SOURCE INFORMATION
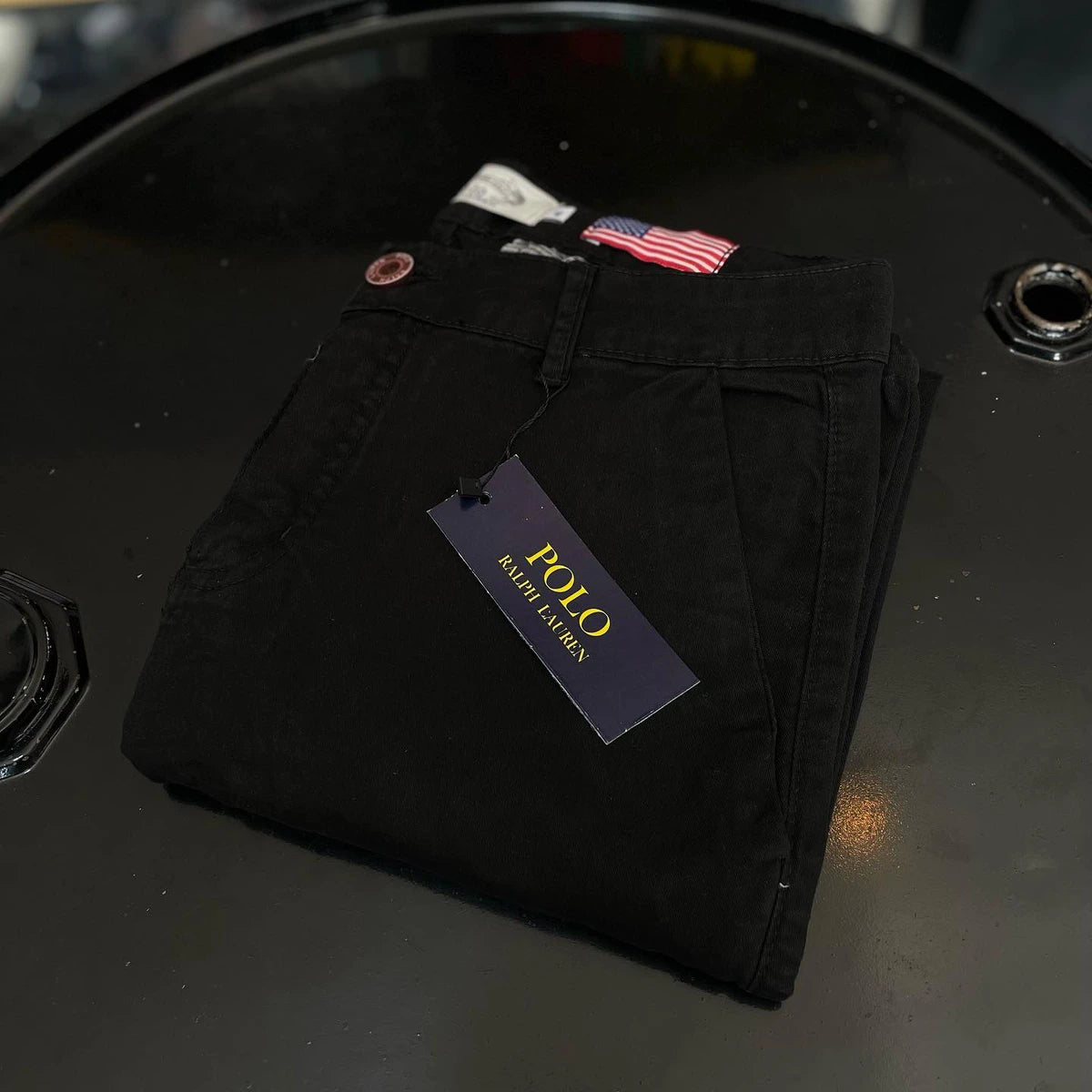 Kit 5 Bermudas de Sarja Ralph Lauren - 🔥Últimas Unidades em Estoque🔥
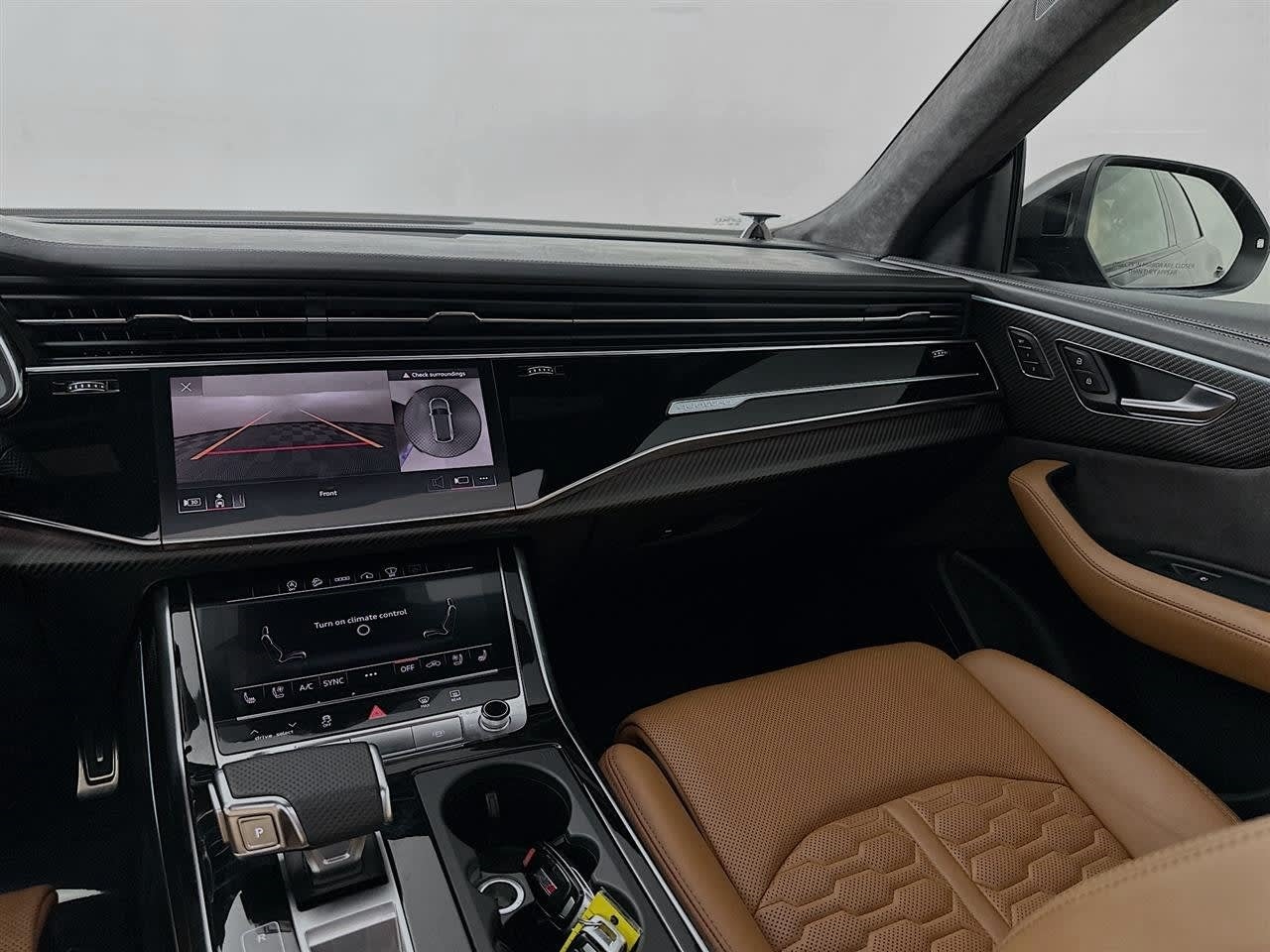 2021 Audi RS Q8 4.0 TFSI quattro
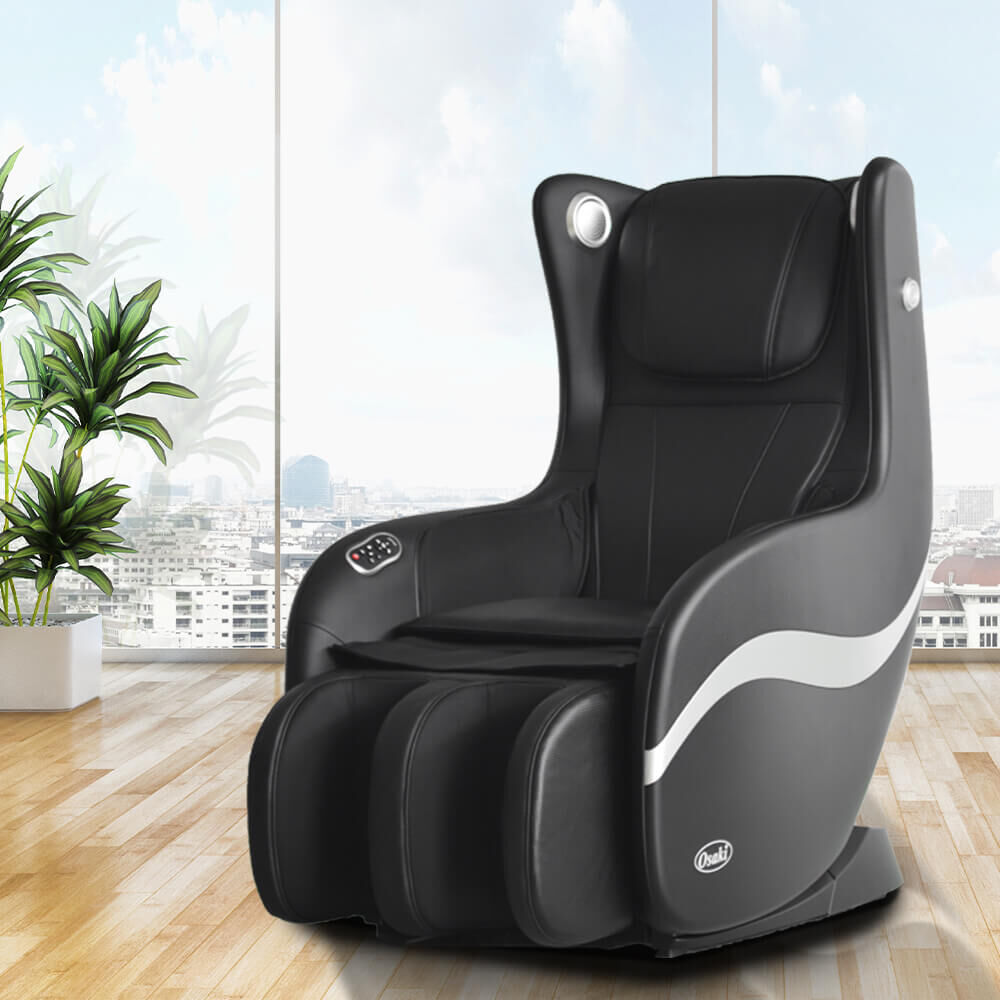 Rent to Own Osaki Chairs Bello Massage Chair - Black at ...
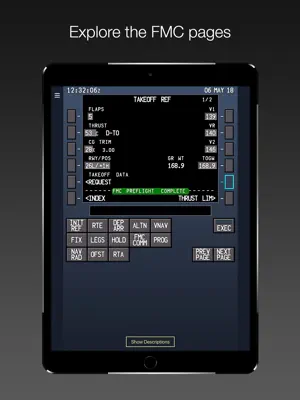 787 FMC screenshot 1
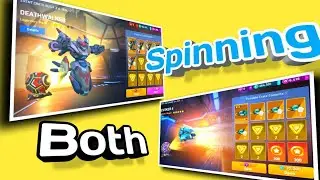 F2P gets DEATHWALKER🔥 | Mech arena mobile | AADYZ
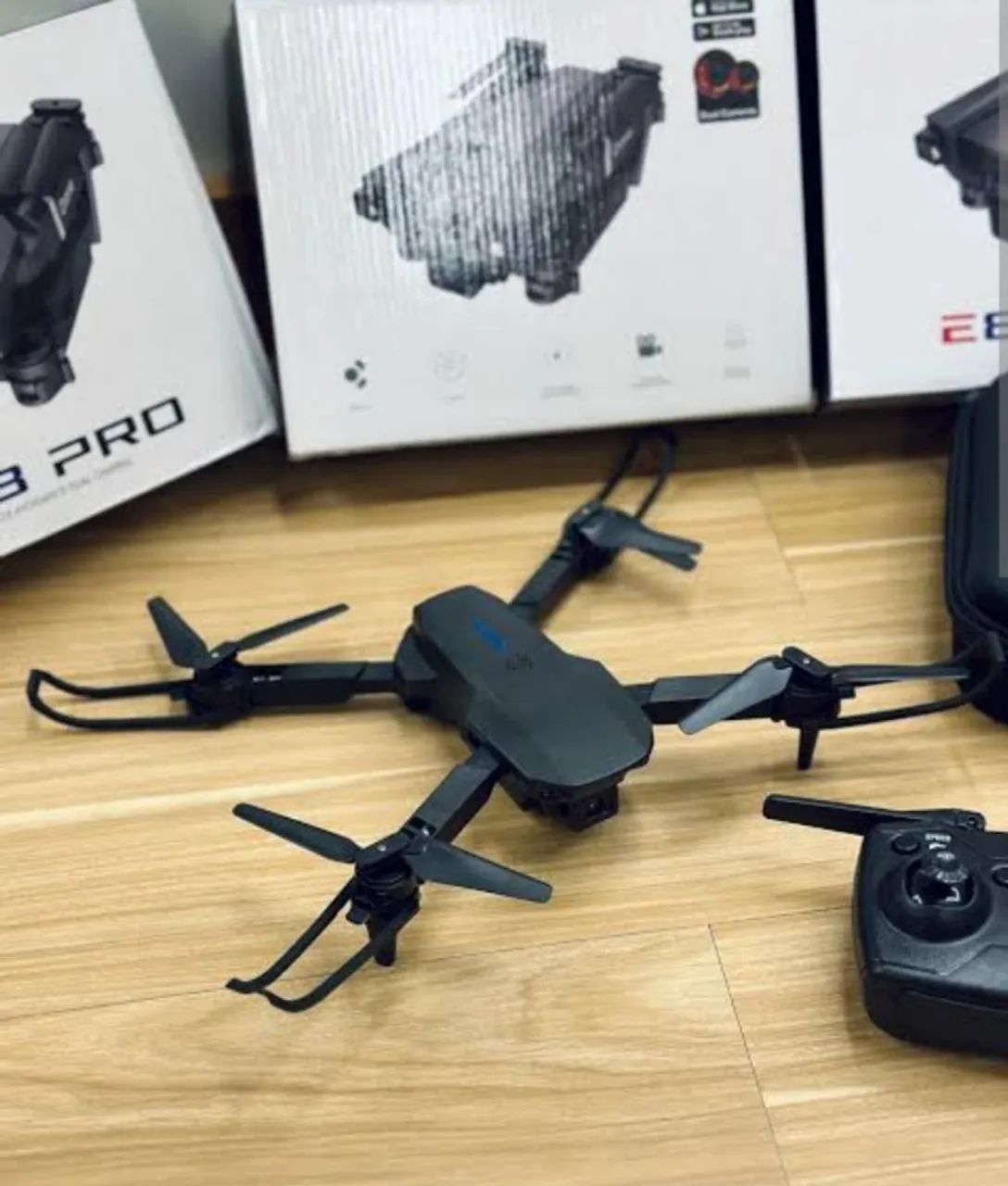 Drone Dobrável E Pro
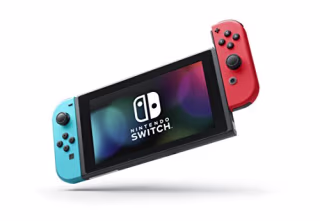 Nintendo Switch Console
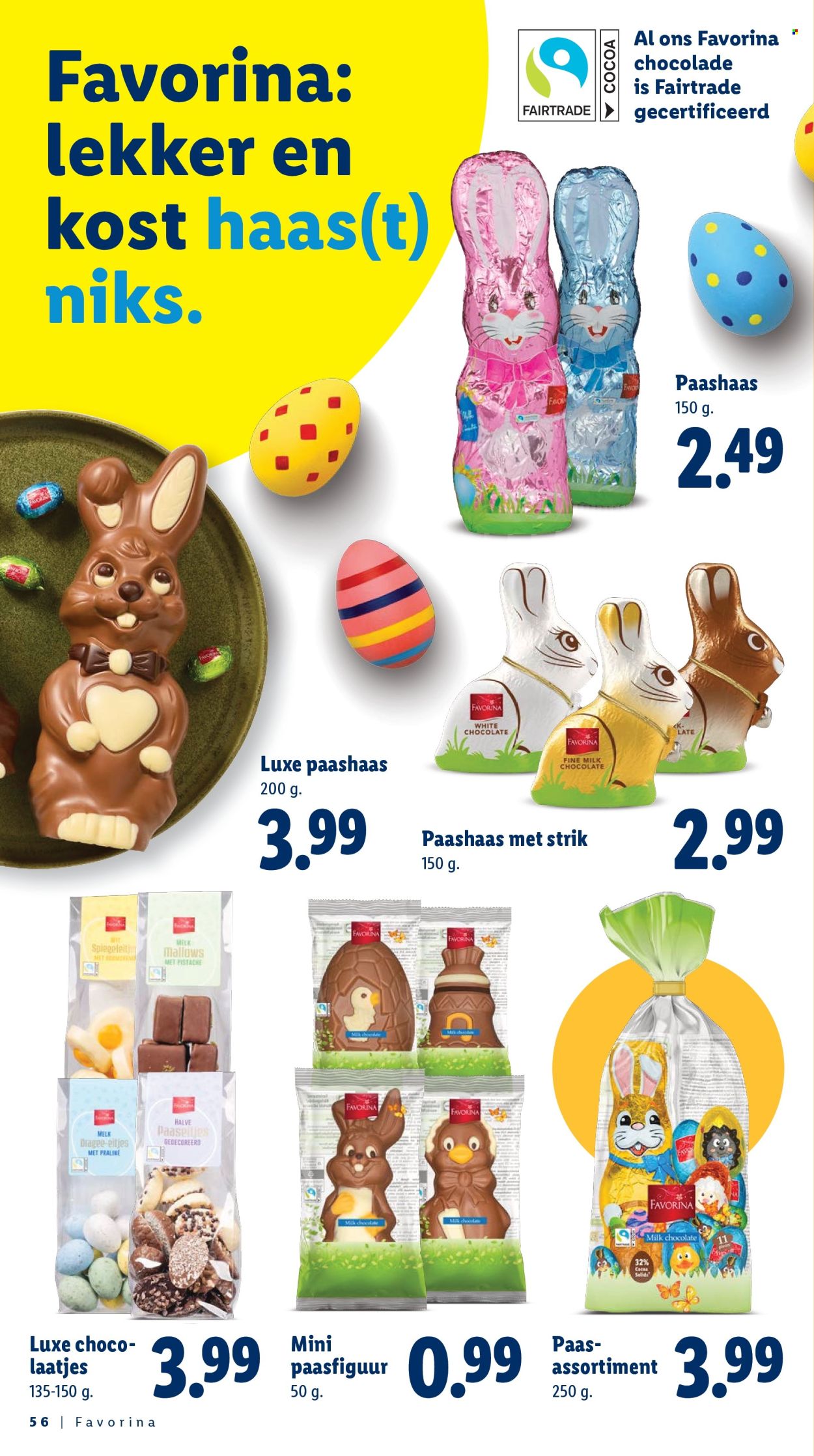 Lidl-aanbieding - 11-3-2026 - 7-4-2026. Pagina 56
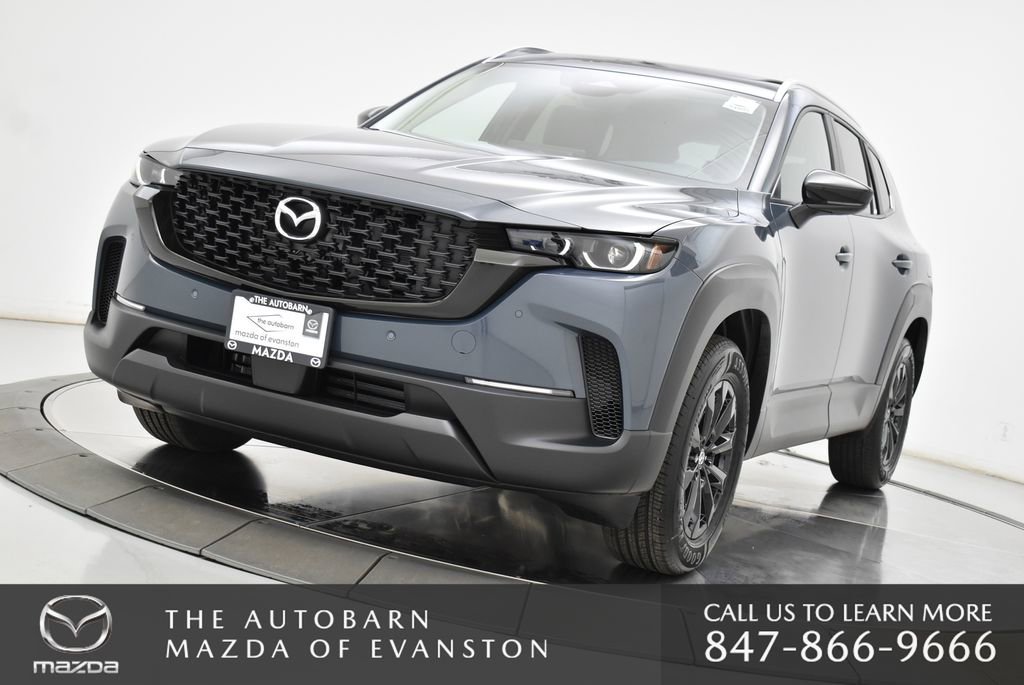 New 2026 MAZDA CX-50 2.5 Hybrid w/ Cargo Package image 13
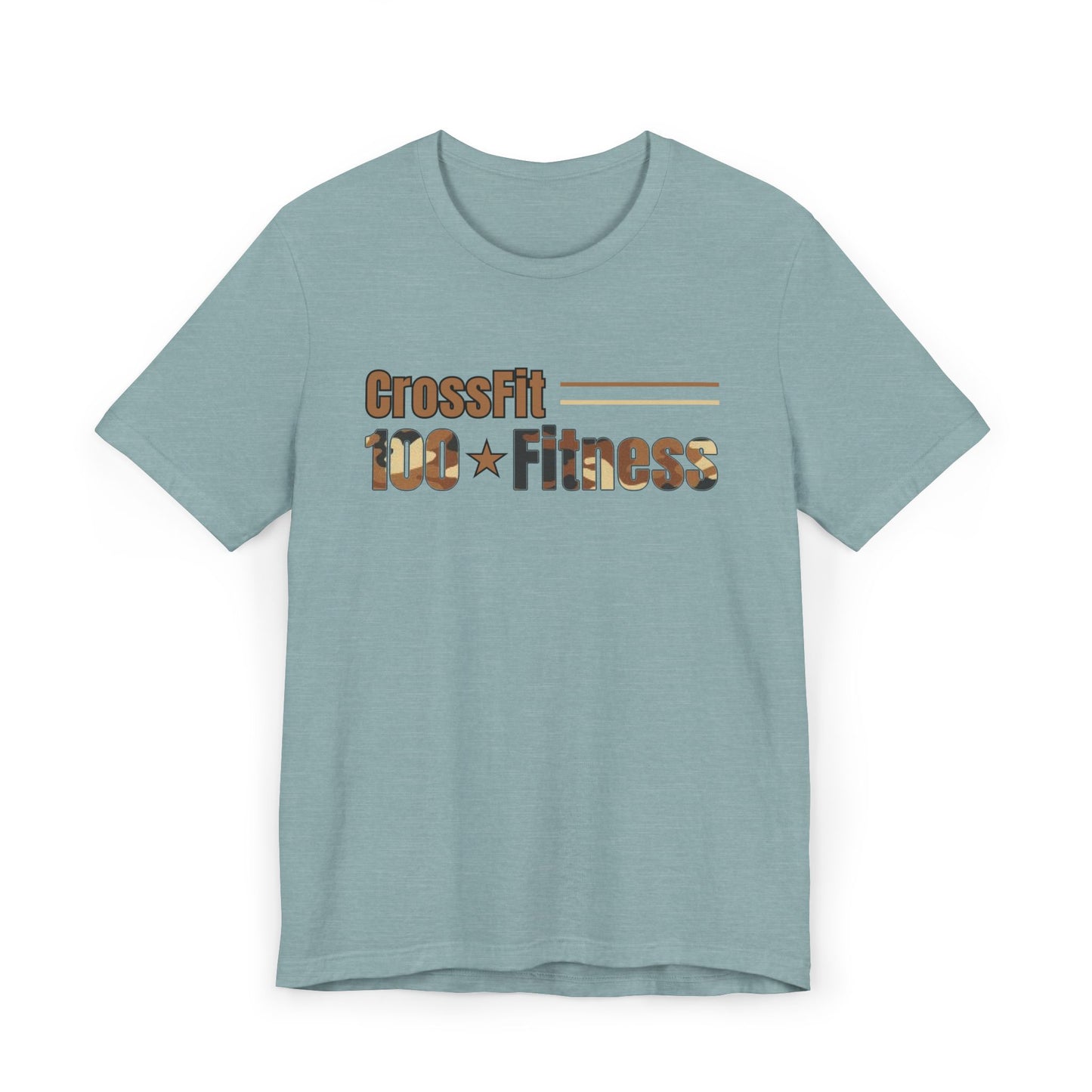 Murph 2025 Unisex Jersey T-Shirt - CF100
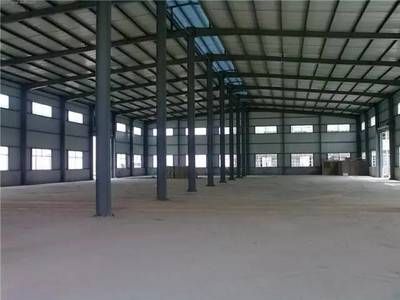 钢结构厂房施工要点（钢结构厂房施工准备） 结构工业钢结构施工 第5张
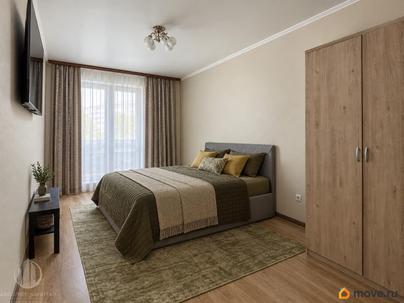 1-комн. квартира, 43.8 м&sup2;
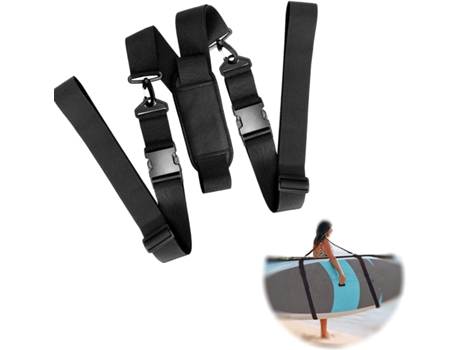 Correa Para Transportar La Tabla De Surf SUNSHINE SMILE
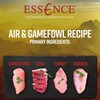 Essence AIR & Gamefowl CAT Recipe Dry CAT Food, 4LB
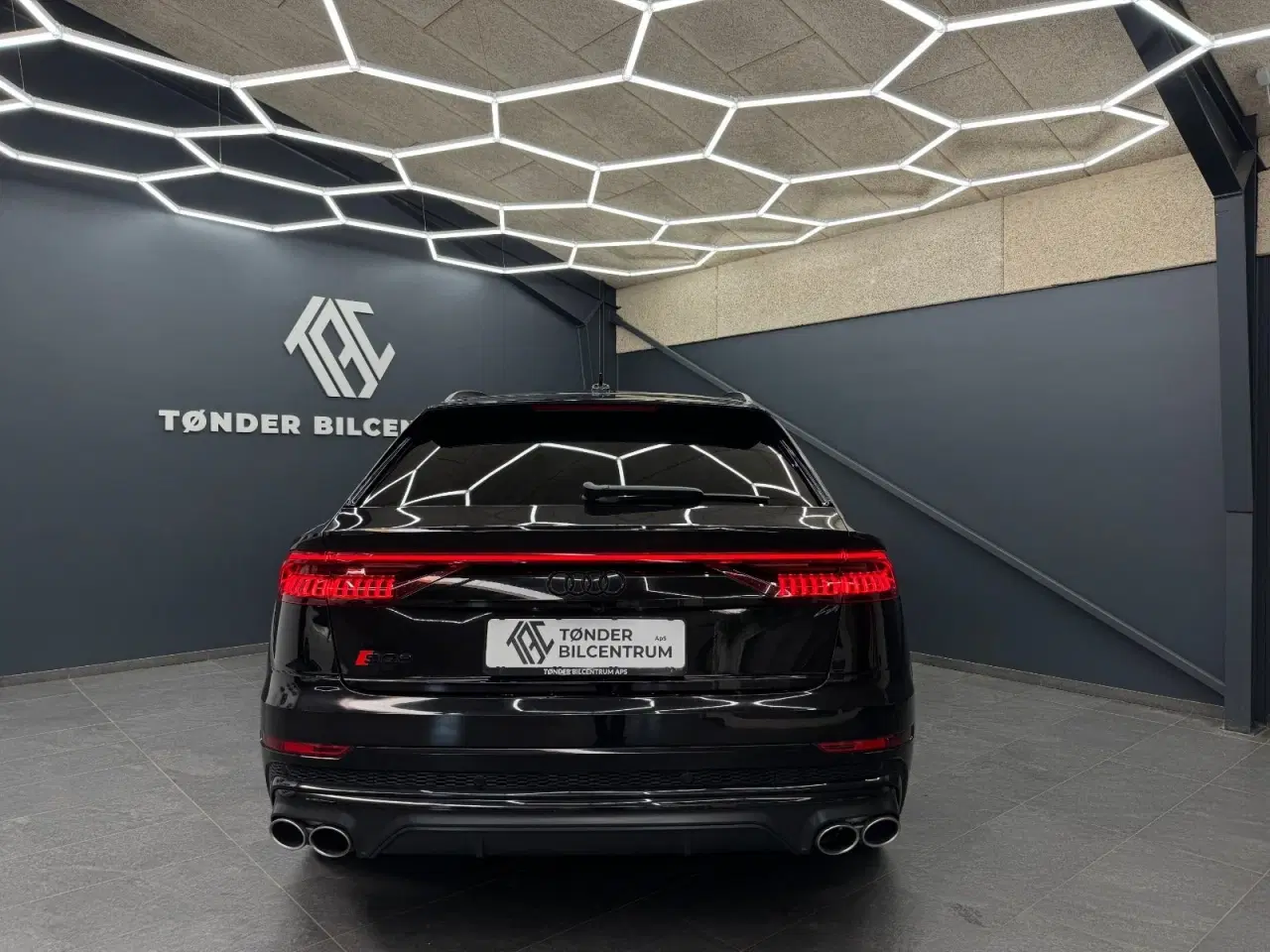 Billede 17 - Audi SQ8 4,0 TDi quattro Tiptr.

WHAT YOU WILL DO
Reproduce the text of all fifteen records above line by line, character for character, and leave out the pictures.

EXERCISE SOLUTION
 Kit 5 Bermudas de Sarja Ralph Lauren - 🔥Últimas Unidades em Estoque🔥
 2021 Audi RS Q8 4.0 TFSI quattro
 Rent to Own Osaki Chairs Bello Massage Chair - Black at ...
 787 FMC screenshot 1
 F2P gets DEATHWALKER🔥 | Mech arena mobile | AADYZ
 Drone Dobrável E Pro
 Nintendo Switch Console
 Lidl-aanbieding - 11-3-2026 - 7-4-2026. Pagina 56
 New 2026 MAZDA CX-50 2.5 Hybrid w/ Cargo Package image 13
 Murph 2025 Unisex Jersey T-Shirt - CF100
 钢结构厂房施工要点（钢结构厂房施工准备） 结构工业钢结构施工 第5张
 1-комн. квартира, 43.8 м&sup2;
 Correa Para Transportar La Tabla De Surf SUNSHINE SMILE
 Essence AIR & Gamefowl CAT Recipe Dry CAT Food, 4LB
 Billede 17 - Audi SQ8 4,0 TDi quattro Tiptr.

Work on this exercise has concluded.